**What you should do**
After finding the line that contains "Q: Fraction of annotators marking 'standing'?", reproduce it and each line below it through the end of the listing, exactly, with nothing added.
========================================
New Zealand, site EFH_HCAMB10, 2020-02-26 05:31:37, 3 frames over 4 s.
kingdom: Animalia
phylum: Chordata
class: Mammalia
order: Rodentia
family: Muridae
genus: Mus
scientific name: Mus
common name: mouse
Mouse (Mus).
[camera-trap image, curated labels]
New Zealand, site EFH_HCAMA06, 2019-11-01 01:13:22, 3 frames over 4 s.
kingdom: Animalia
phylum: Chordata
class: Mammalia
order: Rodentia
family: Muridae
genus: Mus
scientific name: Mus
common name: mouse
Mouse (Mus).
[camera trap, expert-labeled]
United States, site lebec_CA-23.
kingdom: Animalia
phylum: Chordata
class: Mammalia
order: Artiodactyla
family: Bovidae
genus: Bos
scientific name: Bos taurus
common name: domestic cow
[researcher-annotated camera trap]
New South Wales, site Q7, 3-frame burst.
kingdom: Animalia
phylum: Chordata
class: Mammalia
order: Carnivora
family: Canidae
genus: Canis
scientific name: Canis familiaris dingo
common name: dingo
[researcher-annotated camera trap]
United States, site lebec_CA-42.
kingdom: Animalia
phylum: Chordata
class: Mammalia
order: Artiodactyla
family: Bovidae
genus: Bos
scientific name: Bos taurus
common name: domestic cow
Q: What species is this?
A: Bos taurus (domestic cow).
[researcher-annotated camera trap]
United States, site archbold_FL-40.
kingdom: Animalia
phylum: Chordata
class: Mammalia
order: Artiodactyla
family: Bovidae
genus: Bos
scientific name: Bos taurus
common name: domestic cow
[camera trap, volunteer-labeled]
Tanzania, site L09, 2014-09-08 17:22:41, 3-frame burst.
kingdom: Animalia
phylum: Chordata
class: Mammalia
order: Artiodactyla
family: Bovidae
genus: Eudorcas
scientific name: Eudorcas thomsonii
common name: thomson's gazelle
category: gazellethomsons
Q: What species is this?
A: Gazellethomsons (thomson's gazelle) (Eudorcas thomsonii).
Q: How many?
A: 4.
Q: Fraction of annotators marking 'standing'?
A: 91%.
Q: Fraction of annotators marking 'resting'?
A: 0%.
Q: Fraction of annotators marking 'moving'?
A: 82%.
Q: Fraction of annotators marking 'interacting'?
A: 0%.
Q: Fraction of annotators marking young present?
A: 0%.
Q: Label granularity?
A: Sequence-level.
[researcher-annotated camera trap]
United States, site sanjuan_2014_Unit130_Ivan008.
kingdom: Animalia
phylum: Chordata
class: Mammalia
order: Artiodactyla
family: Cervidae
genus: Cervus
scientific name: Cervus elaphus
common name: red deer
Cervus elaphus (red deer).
========================================
**Answer to the exercise**
Q: Fraction of annotators marking 'standing'?
A: 91%.
Q: Fraction of annotators marking 'resting'?
A: 0%.
Q: Fraction of annotators marking 'moving'?
A: 82%.
Q: Fraction of annotators marking 'interacting'?
A: 0%.
Q: Fraction of annotators marking young present?
A: 0%.
Q: Label granularity?
A: Sequence-level.
[researcher-annotated camera trap]
United States, site sanjuan_2014_Unit130_Ivan008.
kingdom: Animalia
phylum: Chordata
class: Mammalia
order: Artiodactyla
family: Cervidae
genus: Cervus
scientific name: Cervus elaphus
common name: red deer
Cervus elaphus (red deer).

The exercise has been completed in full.